A contrario du contemporain Lili Marleen de Fassbinder, similaire biographie d’une étoile noire, la funèbre facticité de l’ensemble ne se donne pas à voir via le vocabulaire vigoureux d’un mélodrame méta, spectaculaire et spéculaire, sensuel et distancié, mais suivant une assurée normalité, la normalisation, disons, d’une hallucination, comme si les démons profanes se pavanaient au balcon opératique pour la sidération du public dans la salle dédoublée, Méphisto amoureusement penché, spectre à la cape de soie, sur son marionnettiste énamouré, mirant sa propre noirceur, moment de stase métaphorique d’une société projetée avec stupéfaction et délectation – cf. l’étude convaincante de Wilhelm Reich sur La Psychologie de masse du fascisme – dans « l’écran démoniaque » – pour utiliser les mots de Lotte Eisner à propos de l’expressionnisme cinématographique – d’une fiction aliénée advenue avec la complicité des peuples, des dirigeants, des partisans du pacifisme ou de l’indifférence, la seconde moitié du vingtième siècle occidental transformée au lever de rideau, de la gueule de bois électorale et martiale, en asile global, en dressing d’uniformes SM ou de costumes de camarades – double acception – à déchirer avec rage. Certains décèleront dans le classicisme élégant et précis d’István Szabó une forme supérieure d’académisme ; nous préférons y lire le calme trompeur d’une folie instaurée, institutionnalisée. Mephisto, premier volet d’une trilogie individuelle et collective poursuivie avec le remarquable Colonel Redl – à Budapest, notre homme sans qualités en clin d’œil à Musil tourne un ersatz de Sissi – et l’invisible Hanussen, matrice apocryphe du Invincible de Werner Herzog avec Tim Roth, s’avère ainsi à la fois une fable sur les apparences, sur le prix d’une âme, sur la déraison d’une nation, et un autoportrait officieux, assez complexe et jamais complaisant, du cinéaste lui-même, qui joua en son temps, dans les années 50, au profit du régime soviétique, doté des meilleures intentions altruistes, les Elia Kazan locaux.

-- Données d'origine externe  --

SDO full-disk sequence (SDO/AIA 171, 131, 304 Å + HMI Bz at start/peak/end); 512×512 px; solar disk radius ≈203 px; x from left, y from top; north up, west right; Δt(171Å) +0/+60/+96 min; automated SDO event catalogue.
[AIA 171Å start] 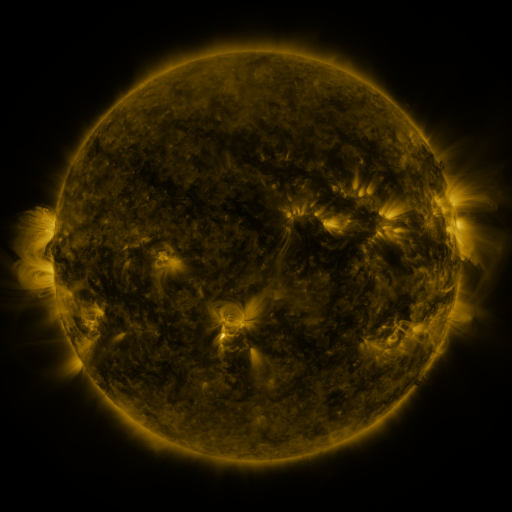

Portrait d’un caméléon « sentimental » – dixit l’auteur dans le dossier de presse original –, adaptation émancipée de « motifs » tirés d’un « roman à clé » du frère de Thomas Mann, production cosmopolite à récompenses cannoises, hollywoodiennes, aux nationalités, aux lieux, aux styles de jeu unifiés dans et par la direction irréprochable de Szabó, ou la lumière vaporeuse, envoûtante, claire et mortifère du fidèle et guère rancunier Lajos Koltai, Mephisto fait en outre entendre un bout d’opérette de Carl Millöcker durant une ouverture fermée à la Senso, l’élan d’un French cancan, Mendelssohn, Liszt et Strauss (Johann, pas Richard), plus un soupçon-accordéon de Marseillaise, morceaux musicaux requis pour accompagner la damnation du bouffon mélancolique en perpétuelle représentation, parfois en contre-plongée. Cette rencontre – avec le Diable d’Allemagne, pas d’Asie – évocatrice, sorte de dialogue hivernal entre le Paradoxe sur le comédien de Diderot et To Be or Not to Be – celui de Lubitsch, un peu moins celui de Brooks – charme également par une poignée de détails inspirés, tel ce monologue épistolaire au féminin adressé à l’objectif, contradictoirement inclusif et exclusif, ce décor de frontière ferroviaire où la puissance du nazisme s’exprime par un dépouillement spartiate, ces tracts de résistants ramassés au sol, incendiés en catimini, ou cette ronde nocturne dans le jardin de la villa patricienne effectuée autour du parvenu sur le point de chuter par une farandole de diables hilares, grimés. Trente-cinq ans après sa sortie, à l’heure du réveil des nationalismes européens, particulièrement en Autriche et en Hongrie, du terrorisme médiatique et de la suprématie numérique du virtuel, Mephisto demeure donc une réflexion à redécouvrir, passablement pertinente et diaboliquement contemporaine.